*What the exercise asks*. Select the lines of the records containing the word "webPixelsManager" and list them.

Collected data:
········

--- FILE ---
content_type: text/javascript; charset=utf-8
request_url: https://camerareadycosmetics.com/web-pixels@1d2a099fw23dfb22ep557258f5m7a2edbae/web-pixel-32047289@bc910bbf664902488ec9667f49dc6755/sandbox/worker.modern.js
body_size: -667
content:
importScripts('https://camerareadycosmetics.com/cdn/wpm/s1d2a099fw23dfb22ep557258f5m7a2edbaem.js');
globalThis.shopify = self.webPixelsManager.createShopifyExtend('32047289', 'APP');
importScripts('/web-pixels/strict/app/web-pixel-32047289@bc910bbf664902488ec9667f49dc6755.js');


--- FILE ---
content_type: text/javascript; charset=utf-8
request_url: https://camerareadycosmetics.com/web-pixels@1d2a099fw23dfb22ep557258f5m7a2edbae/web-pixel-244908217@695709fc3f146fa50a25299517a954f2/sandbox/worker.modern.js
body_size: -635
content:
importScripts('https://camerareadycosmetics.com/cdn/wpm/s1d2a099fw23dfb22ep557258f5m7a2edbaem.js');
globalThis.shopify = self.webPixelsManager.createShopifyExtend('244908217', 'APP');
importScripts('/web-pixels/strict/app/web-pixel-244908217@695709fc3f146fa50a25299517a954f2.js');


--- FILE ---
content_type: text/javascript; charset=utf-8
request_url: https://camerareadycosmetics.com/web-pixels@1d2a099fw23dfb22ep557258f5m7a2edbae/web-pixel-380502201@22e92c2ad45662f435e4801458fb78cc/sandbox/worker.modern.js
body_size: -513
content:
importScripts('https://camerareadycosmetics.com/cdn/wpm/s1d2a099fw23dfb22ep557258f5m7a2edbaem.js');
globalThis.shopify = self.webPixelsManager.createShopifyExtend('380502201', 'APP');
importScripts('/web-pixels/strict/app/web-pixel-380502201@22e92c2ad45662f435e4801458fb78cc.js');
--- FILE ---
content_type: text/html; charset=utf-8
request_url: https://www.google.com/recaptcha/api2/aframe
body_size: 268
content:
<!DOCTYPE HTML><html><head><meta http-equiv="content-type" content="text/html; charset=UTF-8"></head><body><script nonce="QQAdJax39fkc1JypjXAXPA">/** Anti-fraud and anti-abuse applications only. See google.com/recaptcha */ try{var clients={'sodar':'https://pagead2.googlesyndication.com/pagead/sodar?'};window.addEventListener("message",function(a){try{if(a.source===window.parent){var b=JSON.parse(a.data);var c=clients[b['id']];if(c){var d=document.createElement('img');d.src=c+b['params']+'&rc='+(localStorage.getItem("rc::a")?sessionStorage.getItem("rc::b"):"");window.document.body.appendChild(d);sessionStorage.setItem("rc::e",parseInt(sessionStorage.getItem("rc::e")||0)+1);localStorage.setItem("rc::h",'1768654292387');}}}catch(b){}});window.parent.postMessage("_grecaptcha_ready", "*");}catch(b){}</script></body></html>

········

*Reply to the task*.
globalThis.shopify = self.webPixelsManager.createShopifyExtend('32047289', 'APP');
globalThis.shopify = self.webPixelsManager.createShopifyExtend('244908217', 'APP');
globalThis.shopify = self.webPixelsManager.createShopifyExtend('380502201', 'APP');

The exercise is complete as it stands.